Six weeks ago we set out across the open prairie, dust clouds rising, the noonday sun at full strength, a party of seventy colored people walking to the side of our wagons. The wagons were drawn by six oxen trained to work in pairs, animals which have a tendency to skittishness, and as such they initially frightened me. The first and rear wagons were attended to by experienced drivers, but the rest were handled by we pioneers. The idea was that I should cook for all those without family, mainly bullwhackers, all men, and this I tried to do, rustling up bacon and salt pork and any game or beast that the men might happen to shoot along the way. I made sure each wagon had ample amounts of flour, sugar, coffee and rice, and a plentiful supply of ten-gallon water kegs. Other provisions and equipment in my charge included vinegar, soap, matches, cooking utensils and field stoves. But it was never easy. Before dawn, the freezing wind ripped through our clothing and right into the marrow. At noon, and early in the afternoon, the sun often caused us serious discomforts, made worse by the type of clothing that we wore. Heavy pants and flannel shirts for the men, and high-necked, long-sleeved, dark dresses that wouldn’t show the dirt for the women. At night, we drew the wagons into a circle, and camp fires were built, meals cooked, and tales told of white expeditions where cruelties were often inflicted upon colored men and women.

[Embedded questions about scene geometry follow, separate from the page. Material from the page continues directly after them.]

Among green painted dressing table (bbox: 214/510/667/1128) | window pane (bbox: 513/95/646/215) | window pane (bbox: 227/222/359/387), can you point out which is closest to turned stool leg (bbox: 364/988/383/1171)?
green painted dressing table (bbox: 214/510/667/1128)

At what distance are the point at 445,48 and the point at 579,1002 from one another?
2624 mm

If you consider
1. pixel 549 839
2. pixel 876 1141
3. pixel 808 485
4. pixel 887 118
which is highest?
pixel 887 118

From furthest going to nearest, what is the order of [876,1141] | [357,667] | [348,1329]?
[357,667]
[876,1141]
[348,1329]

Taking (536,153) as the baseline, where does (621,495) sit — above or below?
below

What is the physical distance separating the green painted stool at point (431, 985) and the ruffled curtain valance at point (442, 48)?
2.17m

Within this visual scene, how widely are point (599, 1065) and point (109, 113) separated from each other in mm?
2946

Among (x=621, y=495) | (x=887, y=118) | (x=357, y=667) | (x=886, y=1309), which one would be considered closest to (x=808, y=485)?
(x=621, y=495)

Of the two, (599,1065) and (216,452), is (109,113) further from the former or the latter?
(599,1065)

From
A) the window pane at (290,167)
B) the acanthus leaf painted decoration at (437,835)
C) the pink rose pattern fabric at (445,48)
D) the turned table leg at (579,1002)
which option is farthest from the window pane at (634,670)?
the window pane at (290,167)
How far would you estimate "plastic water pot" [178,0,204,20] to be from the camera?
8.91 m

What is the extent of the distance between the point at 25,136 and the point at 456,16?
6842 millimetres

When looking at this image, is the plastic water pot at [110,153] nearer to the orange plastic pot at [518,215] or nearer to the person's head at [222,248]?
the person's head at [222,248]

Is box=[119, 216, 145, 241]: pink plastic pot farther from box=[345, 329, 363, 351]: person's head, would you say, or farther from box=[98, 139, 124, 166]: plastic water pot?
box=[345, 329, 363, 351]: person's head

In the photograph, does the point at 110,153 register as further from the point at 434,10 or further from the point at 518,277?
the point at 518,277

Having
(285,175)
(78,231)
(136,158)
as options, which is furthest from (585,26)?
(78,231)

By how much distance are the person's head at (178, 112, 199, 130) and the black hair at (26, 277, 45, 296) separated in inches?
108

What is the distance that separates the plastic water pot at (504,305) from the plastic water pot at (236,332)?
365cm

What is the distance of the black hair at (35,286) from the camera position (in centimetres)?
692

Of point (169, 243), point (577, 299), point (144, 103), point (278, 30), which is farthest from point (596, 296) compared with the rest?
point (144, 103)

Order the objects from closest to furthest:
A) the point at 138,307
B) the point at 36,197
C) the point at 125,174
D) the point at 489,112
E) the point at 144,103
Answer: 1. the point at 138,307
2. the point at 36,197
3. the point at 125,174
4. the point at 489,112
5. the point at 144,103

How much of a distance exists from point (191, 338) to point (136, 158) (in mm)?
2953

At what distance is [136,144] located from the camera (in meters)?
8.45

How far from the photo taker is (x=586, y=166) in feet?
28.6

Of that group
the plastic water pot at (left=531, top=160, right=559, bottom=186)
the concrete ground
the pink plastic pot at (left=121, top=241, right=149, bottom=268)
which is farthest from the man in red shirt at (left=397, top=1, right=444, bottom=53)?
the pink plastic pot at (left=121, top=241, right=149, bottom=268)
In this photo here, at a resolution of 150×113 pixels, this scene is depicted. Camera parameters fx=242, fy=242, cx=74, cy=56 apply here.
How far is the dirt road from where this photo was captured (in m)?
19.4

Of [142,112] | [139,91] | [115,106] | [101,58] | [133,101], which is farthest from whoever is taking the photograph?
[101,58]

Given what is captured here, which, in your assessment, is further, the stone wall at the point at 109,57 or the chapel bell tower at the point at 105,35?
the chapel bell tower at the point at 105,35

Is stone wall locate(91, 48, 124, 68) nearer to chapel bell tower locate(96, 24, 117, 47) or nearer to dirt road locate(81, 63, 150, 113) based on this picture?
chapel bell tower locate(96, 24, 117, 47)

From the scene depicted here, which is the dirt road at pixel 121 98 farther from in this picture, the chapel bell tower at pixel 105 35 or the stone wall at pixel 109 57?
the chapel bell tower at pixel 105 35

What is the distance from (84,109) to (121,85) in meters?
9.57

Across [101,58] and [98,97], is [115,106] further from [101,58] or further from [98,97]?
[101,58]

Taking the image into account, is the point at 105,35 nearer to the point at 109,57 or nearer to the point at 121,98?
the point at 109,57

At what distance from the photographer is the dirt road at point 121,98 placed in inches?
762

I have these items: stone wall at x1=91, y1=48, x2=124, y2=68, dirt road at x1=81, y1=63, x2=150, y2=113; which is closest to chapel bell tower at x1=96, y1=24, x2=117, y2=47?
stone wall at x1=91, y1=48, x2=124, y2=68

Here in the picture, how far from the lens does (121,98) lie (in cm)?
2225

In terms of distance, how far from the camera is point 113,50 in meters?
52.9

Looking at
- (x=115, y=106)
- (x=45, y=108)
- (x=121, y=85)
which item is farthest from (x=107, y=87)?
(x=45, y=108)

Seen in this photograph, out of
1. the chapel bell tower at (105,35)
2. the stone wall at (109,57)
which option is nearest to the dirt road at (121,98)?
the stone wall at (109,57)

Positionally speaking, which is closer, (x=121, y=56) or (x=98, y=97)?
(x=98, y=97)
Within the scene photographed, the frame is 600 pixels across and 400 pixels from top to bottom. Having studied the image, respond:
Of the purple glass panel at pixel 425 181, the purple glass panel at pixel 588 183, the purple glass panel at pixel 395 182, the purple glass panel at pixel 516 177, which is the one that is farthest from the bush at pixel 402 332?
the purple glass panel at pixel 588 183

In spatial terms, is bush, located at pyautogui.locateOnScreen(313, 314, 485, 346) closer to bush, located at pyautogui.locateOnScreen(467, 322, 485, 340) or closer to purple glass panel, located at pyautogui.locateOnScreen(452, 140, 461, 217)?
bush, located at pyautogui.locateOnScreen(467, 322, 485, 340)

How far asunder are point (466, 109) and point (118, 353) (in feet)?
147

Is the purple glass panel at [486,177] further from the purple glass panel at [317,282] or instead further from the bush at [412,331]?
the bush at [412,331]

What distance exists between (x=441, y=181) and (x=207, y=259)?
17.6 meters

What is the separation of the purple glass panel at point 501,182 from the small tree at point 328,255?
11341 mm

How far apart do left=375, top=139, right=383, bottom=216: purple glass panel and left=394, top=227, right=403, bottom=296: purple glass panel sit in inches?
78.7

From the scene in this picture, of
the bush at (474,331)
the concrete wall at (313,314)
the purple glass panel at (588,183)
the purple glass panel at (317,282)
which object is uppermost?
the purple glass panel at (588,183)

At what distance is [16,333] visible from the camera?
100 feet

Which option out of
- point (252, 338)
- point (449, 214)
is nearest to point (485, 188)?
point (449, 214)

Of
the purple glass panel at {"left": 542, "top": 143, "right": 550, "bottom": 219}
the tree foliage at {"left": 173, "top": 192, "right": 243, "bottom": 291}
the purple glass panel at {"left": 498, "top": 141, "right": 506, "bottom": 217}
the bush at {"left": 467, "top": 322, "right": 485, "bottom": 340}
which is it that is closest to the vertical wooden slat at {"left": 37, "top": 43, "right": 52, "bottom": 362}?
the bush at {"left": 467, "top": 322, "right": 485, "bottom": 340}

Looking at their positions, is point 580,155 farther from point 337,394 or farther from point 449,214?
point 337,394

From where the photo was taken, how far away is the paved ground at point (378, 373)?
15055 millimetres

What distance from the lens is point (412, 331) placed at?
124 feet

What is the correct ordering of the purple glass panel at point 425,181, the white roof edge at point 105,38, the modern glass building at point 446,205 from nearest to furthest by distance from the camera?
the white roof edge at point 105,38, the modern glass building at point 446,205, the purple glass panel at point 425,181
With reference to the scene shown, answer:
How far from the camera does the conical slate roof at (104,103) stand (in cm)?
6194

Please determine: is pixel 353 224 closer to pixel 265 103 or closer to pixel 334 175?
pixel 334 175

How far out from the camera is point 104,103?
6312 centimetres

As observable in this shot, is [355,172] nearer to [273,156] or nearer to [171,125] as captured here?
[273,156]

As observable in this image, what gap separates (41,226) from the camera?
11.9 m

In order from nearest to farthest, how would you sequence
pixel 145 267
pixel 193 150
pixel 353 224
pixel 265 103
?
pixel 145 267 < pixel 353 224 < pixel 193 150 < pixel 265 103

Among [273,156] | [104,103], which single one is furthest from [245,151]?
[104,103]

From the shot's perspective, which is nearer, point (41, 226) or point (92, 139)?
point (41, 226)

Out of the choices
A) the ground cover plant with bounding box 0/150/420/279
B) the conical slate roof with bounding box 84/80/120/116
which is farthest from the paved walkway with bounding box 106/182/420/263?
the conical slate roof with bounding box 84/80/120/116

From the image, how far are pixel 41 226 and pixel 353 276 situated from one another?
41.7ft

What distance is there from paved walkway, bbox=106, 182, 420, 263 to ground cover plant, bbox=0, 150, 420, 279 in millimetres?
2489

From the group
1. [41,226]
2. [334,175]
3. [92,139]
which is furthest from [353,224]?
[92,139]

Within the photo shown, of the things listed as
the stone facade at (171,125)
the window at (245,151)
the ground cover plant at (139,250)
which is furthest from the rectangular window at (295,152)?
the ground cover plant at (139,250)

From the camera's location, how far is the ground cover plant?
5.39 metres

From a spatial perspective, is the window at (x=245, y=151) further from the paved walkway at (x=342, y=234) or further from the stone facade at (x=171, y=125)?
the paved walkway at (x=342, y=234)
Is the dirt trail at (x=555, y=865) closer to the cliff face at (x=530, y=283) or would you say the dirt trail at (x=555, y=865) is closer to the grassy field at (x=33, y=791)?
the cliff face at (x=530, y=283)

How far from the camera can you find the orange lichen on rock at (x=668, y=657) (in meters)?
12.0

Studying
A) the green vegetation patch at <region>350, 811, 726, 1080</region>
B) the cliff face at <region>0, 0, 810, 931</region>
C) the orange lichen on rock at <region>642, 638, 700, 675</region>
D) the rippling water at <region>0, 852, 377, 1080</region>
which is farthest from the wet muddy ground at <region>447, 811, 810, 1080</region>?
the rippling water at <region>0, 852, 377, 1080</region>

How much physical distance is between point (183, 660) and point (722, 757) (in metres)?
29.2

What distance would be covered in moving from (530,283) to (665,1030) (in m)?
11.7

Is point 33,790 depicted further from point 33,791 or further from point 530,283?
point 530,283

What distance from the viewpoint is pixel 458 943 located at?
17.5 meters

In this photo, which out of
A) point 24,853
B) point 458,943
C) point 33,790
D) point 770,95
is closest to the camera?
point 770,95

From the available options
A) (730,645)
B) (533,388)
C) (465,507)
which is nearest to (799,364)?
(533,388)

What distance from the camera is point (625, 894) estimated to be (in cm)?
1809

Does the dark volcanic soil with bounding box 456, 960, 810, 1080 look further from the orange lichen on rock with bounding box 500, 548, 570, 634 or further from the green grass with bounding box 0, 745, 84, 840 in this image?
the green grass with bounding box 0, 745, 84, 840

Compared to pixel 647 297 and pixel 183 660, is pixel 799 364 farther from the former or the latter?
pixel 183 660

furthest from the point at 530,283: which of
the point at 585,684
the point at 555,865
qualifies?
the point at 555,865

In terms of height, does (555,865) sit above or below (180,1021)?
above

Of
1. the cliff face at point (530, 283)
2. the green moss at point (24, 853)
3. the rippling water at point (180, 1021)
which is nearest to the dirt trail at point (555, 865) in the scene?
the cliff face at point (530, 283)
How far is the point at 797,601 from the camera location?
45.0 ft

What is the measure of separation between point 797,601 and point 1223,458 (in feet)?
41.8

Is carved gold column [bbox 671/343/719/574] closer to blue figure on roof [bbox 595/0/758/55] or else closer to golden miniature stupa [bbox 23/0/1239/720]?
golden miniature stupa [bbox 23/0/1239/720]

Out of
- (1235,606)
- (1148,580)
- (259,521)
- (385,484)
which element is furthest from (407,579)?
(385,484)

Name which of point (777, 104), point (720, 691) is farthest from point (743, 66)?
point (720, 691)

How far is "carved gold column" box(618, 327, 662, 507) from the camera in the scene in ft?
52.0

The wagon train soon settled into a routine where one difficult day seemed much like the next, and where there was no discernible change to the uniform landscape. However, I felt myself growing weaker, and I tried in vain to diguise my ailments. Some days we covered ten miles across the dry grass, some days twelve or fifteen, depending upon repairs or the weather. We saw Indians, and I felt some sympathy with them, but the Indian bands kept their distance and watched, choosing not to make anything of their encounters with the dark white men. Except on one occasion, when a column of a dozen warriors, at their head a chief, rode out towards the train. Behind them came the squaws, some with papooses slung across their backs, and all around them yapped pitiful-looking dogs who would in time become food. The chief halted, as did the wagon train, and he dismounted. By means of facial expressions and gestures, he made it known that we could pass in peace. I watched as our leader rewarded him with sugar and tobacco, and he in turn was rewarded with grunts of approval. Our only other visitors were the dark, shaggy buffalo who moved at such a slow pace that it was difficult to make out their progress. Our leader, forbade the men, who were tiring of my pork, to stalk and hunt these monsters, informing them that should they be spooked and stampede, they would happily trample all before them. The occasional deer or game bird was the only alternative to that which we carried aboard the wagons.